La deuxième enseigne est le «Suitehotel», établissement quatre étoiles de 112 chambres qui sera ouvert à Marrakech en janvier 2009. Les chambres seront commercialisées entre 1000 et 1500 DH. L’investissement s’élève à 68 MDH.
Les ouvertures des enseignes Ibis seront en outre poursuivies à un rythme soutenu. Après celui d’Essaouira, en service depuis juillet, et qui a coûté 57 MDH, ce sera autour de Tanger d’abriter un deuxième hôtel de l’enseigne, cette fois-ci en face de la nouvelle gare. Les travaux ont commencé en juillet 2008 et l’ouverture est prévue en février 2010. Le coût en est estimé à 90 MDH. L’objectif, selon M.Thépot, est de porter le nombre d’adresses Ibis de 15 actuellement à 25 en 2013. Pour la gamme intermédiaire, Novotel, le plan de développement du groupe Accor prévoit deux établissements à Rabat et à Tanger pour un investissement qui avoisine les 130 MDH par unité.

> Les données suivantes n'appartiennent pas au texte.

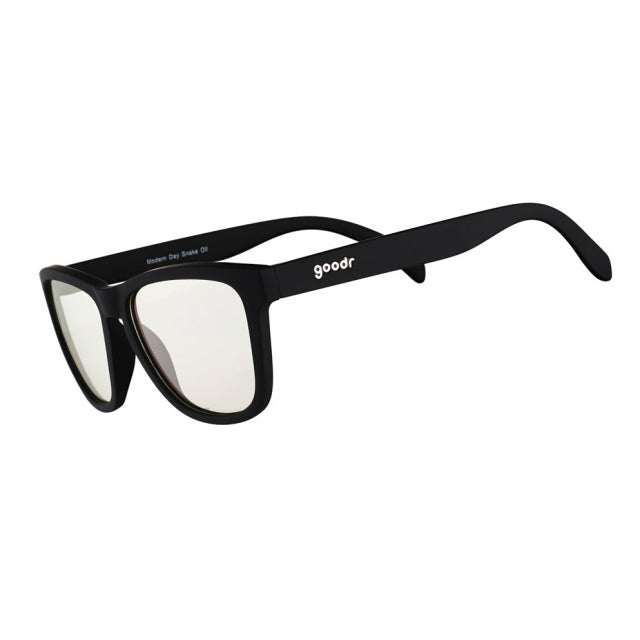 OG goodr Sunglasses Modern Day Snake Oil
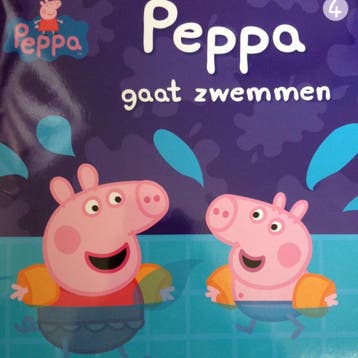 Peppa gaat zwemmen 9789047803119 Neville Astley, Verzenden, Gelezen, Neville Astley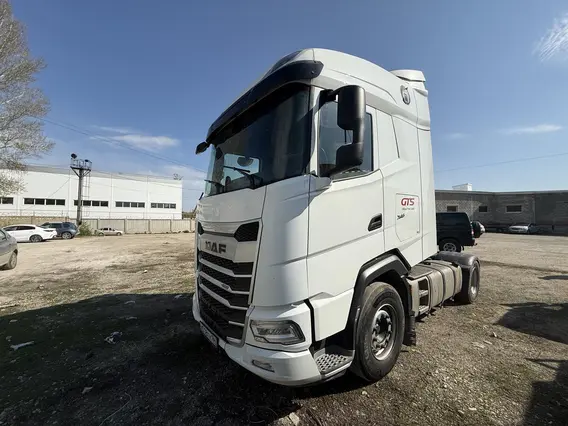 Седельный тягач DAF XG 2022 года б/у фото 3
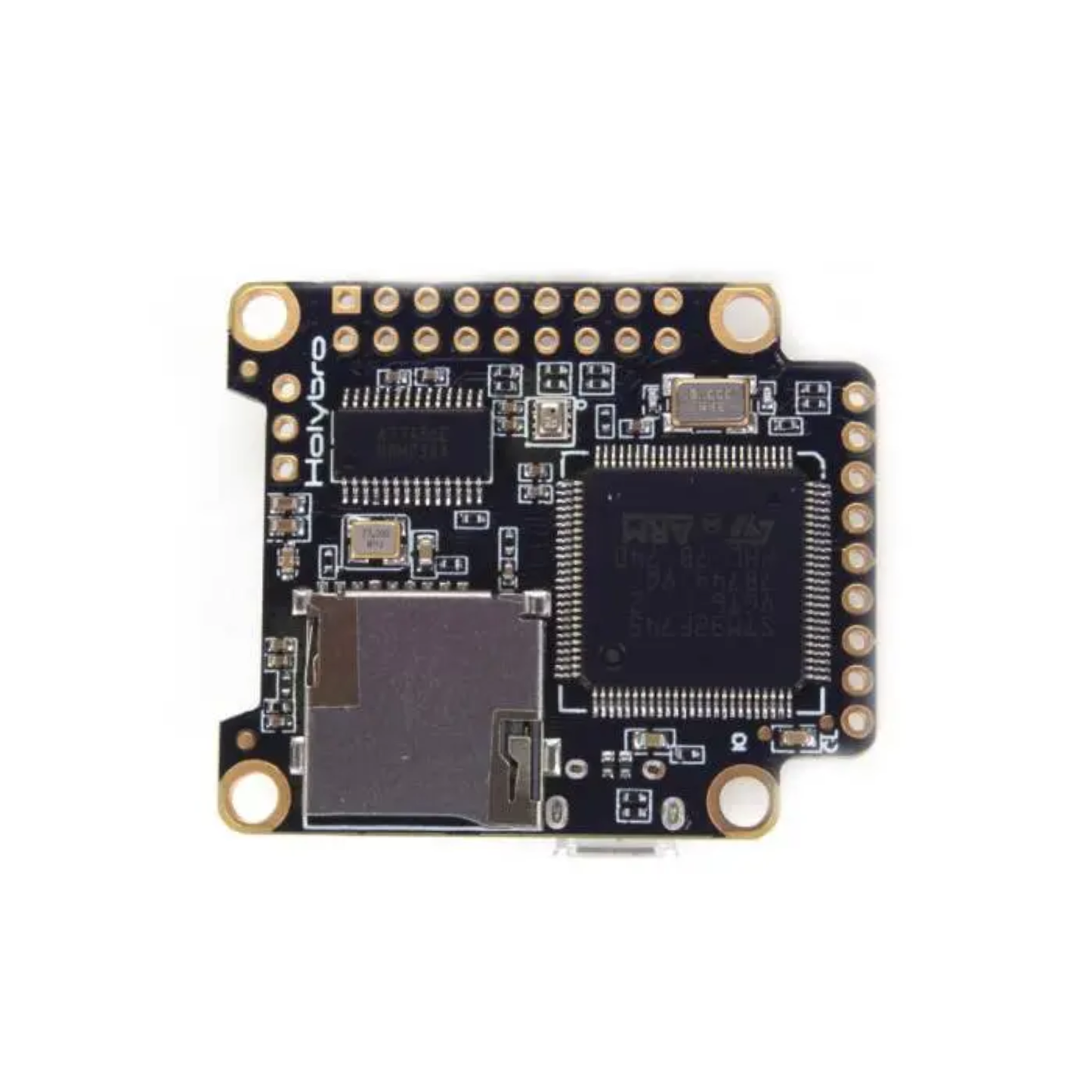 Holybro Kakute F7 V1.5 Flight Controller Advanced STM32F745 MCU Flight Controller with Integrated OSD For High-Performance FPV Drones - RS8510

Pour Sofitel, ce sont trois établissements qui sont programmés. En premier, celui de Casablanca City Center, dont les travaux ont commencé en juillet 2008 pour une ouverture prévue en septembre 2010. Le coût de réalisation de cet hôtel de 171 chambres et suites s’élève à 400 MDH.
Une enveloppe de 500 millions de DH sera consacrée à la construction d’un deuxième Sofitel, d’une capacité de 200 chambres avec thalassothérapie, à Agadir. Mais, précise le DG d’Accor Maroc, le montage financier pour la construction de cet établissement n’est pas encore finalisé.

Un plan social pour le Hilton de Rabat

Enfin, Accor va entamer dès janvier 2009, c’est-à-dire après le départ de l’actuel gestionnaire, la rénovation du Hilton Rabat pour en faire, selon l’expression de Marc Thépot, «le Sofitel emblématique de la capitale administrative». Ces travaux vont durer 9 mois et coûteront 250 MDH qui viendront s’ajouter aux 736 millions déboursés pour l’achat des murs. Pour l’heure, le groupe est entré en négociation avec les représentants des 250 salariés pour une transition en douceur.
Un plan a d’ailleurs été présenté le 3 novembre courant. Il s’articule autour de trois axes : départ en préretraite pour une partie du personnel, départ volontaire pour ceux qui le souhaiteraient et conditions de prise en charge du personnel restant durant la période de fermeture. Dans cette optique, un plan de formation d’une durée globale de 3 000 jours est prévu. Sur ce dossier, M.Thépot affirme que «le groupe Accor aura un comportement socialement responsable». En d’autres termes, les droits de l’ensemble des travailleurs seront respectés.
Par ailleurs, le groupe Accor est en train de préparer un plan de rénovation de l’hôtel Palais Jamaï avec un investissement qui approche les 100 MDH. Pour rappel, le Palais Jamaï, qui appartient à l’Office national des chemins de fer (ONCF), a été loué à Accor en septembre 1998 pour une période de 20 ans. Le plan, qui sera présenté, est conditionné à la prorogation du contrat actuel. En effet, l’accord actuel ne court que jusqu’en 2018, soit 10 ans encore, alors qu’il faudra beaucoup plus de temps pour rentabiliser l’investissement.